学園のこと以外はすでに幹部達によって仕事が分担されて効率化が図られており、リューの仕事はかなり楽になっているのだが、裏社会での動きが慌ただしくなっていることから、リューもさすがに余裕を持てる状況ではなかった。
放課後のマイスタの街長邸、執務室。
「あ、そうだ。若、確か明日は王立学園の文化祭ですよね?」
王都周辺の動きについて報告に来ていたランスキーが、報告終わりにそう質問する。
「若は演劇に出るんだって? ……演技の方は大丈夫なのかい?」
同じくランスキーと共に報告に来ていたルチーナが、リューの演技を心配したのか続いて聞く。
「そうなんだよね……。演劇は初めての経験だからなぁ。僕の演技でシラケるといけないからこっちも必死だよ。だからクラスの一員として全力を尽くさないといけないんだ」
リューはいたって真剣な面持ちで、机に肘をつき、どこかの機関の総司令官のように答える。

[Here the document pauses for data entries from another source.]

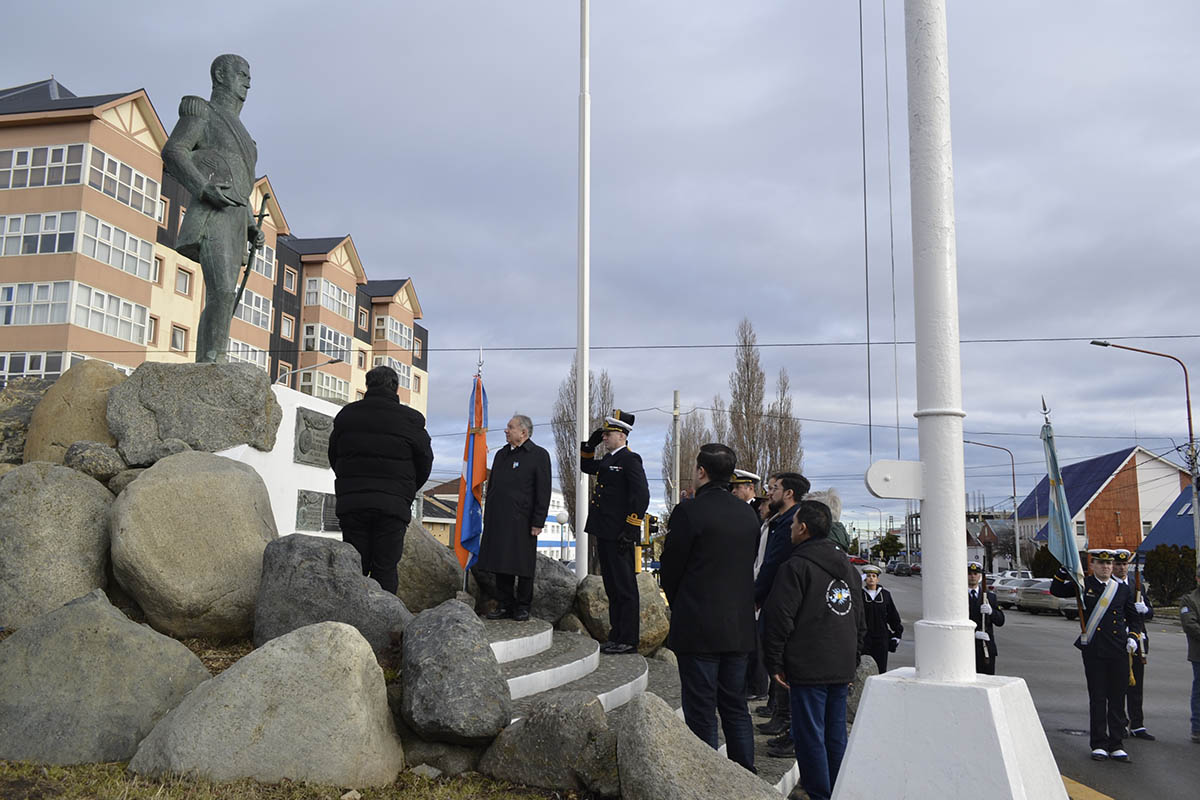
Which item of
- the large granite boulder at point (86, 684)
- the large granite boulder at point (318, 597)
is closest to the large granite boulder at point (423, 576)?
the large granite boulder at point (318, 597)

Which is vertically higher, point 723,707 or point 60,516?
point 60,516

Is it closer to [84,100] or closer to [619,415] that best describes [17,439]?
[619,415]

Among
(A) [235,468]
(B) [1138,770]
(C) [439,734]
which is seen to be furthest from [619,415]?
(B) [1138,770]

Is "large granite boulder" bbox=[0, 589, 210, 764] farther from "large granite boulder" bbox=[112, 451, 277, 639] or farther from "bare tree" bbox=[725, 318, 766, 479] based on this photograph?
"bare tree" bbox=[725, 318, 766, 479]

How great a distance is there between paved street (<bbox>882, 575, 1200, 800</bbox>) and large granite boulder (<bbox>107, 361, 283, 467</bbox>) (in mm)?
6994

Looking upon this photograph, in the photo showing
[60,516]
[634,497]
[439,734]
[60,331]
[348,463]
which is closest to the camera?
[439,734]

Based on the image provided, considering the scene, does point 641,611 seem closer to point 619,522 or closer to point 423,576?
point 619,522

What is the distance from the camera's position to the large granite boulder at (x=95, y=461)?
6547 millimetres

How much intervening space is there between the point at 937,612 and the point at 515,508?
4522mm

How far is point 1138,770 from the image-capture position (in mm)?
7398

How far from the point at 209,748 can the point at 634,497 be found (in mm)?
3828

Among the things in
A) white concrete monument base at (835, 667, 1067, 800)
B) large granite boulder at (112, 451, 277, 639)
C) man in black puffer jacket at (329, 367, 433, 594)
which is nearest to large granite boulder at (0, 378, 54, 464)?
large granite boulder at (112, 451, 277, 639)

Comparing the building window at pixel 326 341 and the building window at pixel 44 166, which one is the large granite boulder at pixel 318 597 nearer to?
the building window at pixel 44 166

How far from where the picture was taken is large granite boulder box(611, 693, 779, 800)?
394 centimetres
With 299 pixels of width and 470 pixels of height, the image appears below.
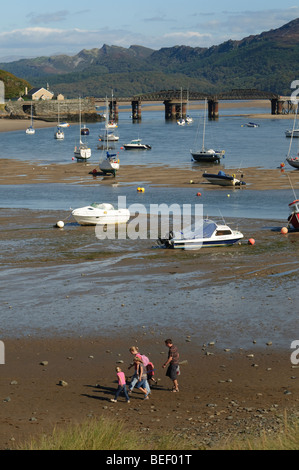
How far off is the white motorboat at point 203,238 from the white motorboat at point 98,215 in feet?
22.4

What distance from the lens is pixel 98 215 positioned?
43.0 meters

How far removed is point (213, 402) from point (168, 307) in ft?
28.1

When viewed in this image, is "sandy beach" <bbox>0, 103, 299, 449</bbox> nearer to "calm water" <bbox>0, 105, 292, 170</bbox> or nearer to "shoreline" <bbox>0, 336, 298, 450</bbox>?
"shoreline" <bbox>0, 336, 298, 450</bbox>

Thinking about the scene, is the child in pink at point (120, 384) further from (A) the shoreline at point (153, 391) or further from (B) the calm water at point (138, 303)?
(B) the calm water at point (138, 303)

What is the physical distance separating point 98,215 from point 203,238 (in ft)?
27.4

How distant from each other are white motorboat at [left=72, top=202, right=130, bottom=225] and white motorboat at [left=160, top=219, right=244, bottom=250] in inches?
268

「前回の執事メイド喫茶の時は裏方として見学しましたが、今回も演劇鑑賞の特別席での軽食準備があるので俺がまた裏方の責任者として観に行かせてもらいますよ!」
ランスキーは二年連続、リューの文化祭に関われることが嬉しそうであった。
「ランスキーの旦那。そういうのは下の連中に任せればいいんだよ? ──それで、若や姐さんはどんな役をするんだい?」
ルチーナは忙しいランスキーがリューの文化祭に二年連続参加することに呆れるのであったが、自身もリューの役柄が気になるのか質問した。
「草」
「「……え?」」
「草役A」
「「──ええぇ!?」」
ランスキーとルチーナは、リューがまさかの端役だったので、驚く。
「ちなみに私も草役Bよ?」
リーンが、二人の驚きを無視してしれっと答える。
「「ええ!? 姐さんも!?」」
ミナトミュラー家の家長とそのナンバー2が、揃って草役とは思わなかったので、ランスキーとルチーナは立て続けに驚いた。

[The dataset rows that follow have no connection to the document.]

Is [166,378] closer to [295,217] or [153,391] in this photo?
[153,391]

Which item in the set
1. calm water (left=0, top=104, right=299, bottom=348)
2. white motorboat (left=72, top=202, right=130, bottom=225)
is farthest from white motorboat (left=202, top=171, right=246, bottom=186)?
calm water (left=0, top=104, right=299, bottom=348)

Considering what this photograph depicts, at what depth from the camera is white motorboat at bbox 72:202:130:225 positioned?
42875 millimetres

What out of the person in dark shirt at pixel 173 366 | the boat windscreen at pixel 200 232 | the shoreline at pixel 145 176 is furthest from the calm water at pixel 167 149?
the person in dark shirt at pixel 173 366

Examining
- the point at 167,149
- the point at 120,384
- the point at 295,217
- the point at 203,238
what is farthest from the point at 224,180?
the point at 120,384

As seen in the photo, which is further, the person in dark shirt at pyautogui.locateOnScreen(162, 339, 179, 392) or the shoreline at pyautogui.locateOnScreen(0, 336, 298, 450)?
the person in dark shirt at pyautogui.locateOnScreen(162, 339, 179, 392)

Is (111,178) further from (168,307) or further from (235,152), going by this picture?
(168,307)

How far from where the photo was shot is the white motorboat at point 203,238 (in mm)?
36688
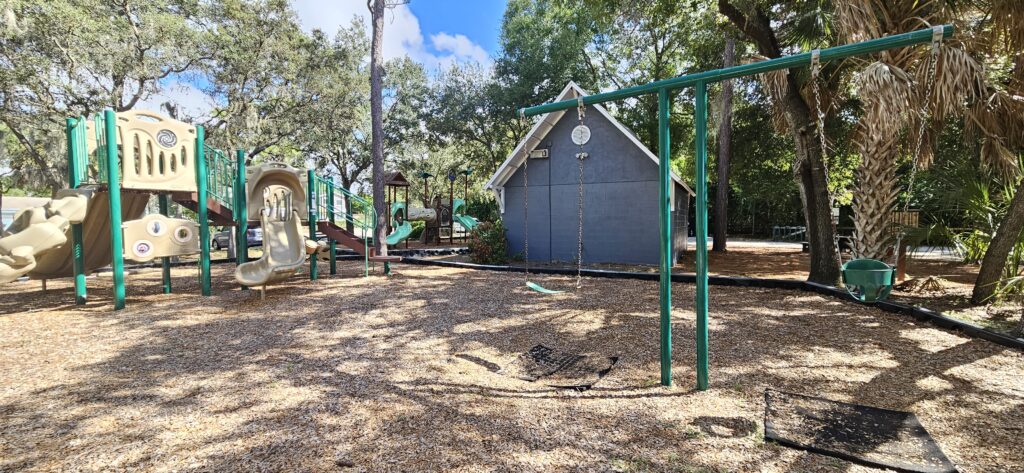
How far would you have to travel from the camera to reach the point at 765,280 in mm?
8969

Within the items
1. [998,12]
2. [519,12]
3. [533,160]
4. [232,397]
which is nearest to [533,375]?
[232,397]

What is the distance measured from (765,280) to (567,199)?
20.2 ft

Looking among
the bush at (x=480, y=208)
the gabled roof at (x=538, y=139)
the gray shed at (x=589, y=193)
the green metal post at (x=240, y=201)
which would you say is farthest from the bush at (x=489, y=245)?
the bush at (x=480, y=208)

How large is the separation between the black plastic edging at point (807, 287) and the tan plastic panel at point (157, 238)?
6.25 m

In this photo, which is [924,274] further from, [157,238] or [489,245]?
[157,238]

「あ、それと、うちの守護神・黄龍フォレス様の分身体であるイエラ・フォレスさんも草役Cね?」
「「!?」」
これには連続で驚き過ぎたランスキーとルチーナも三度目は声が出ない。
「リューが草役Aになったから、私も草役Bに立候補したんだけどね? なぜかイエラ・フォレスも、私達がやるなら草役Cがいいと立候補したのよ」
まさか端役が立候補で埋まるという当時の驚きの様子をリーンはおかしそうに伝えた。
「学年の成績上位三人が草役って……、何の演劇をするんだい? もしかして草が主人公の斬新なお話なのかしら?」
ルチーナが固定概念を壊されそうになって、思わず疑問を口にする。
「演目は『ロミロウとジュリアンナ』だよ。王都ではよくある題材なんでしょ?」
リューは楽しそうに答える。
「……若達を主人公にせずに端役の草に使用するとは、なんて贅沢な使い方をするんだ……」
ランスキーも演目を聞いて本当にただの草だとわかり、呆れずにはいられない。
「出番は多いけど、台詞はないんだよね。僕達はその一瞬一瞬に全力を注ぐつもりだよ!」
リューはとても前向きに答えた。
リューにとって、演劇は前世で縁は無く、出たことも観たこともなかったのだが、話には聞いたことがあったから、楽しみにしているのは事実である。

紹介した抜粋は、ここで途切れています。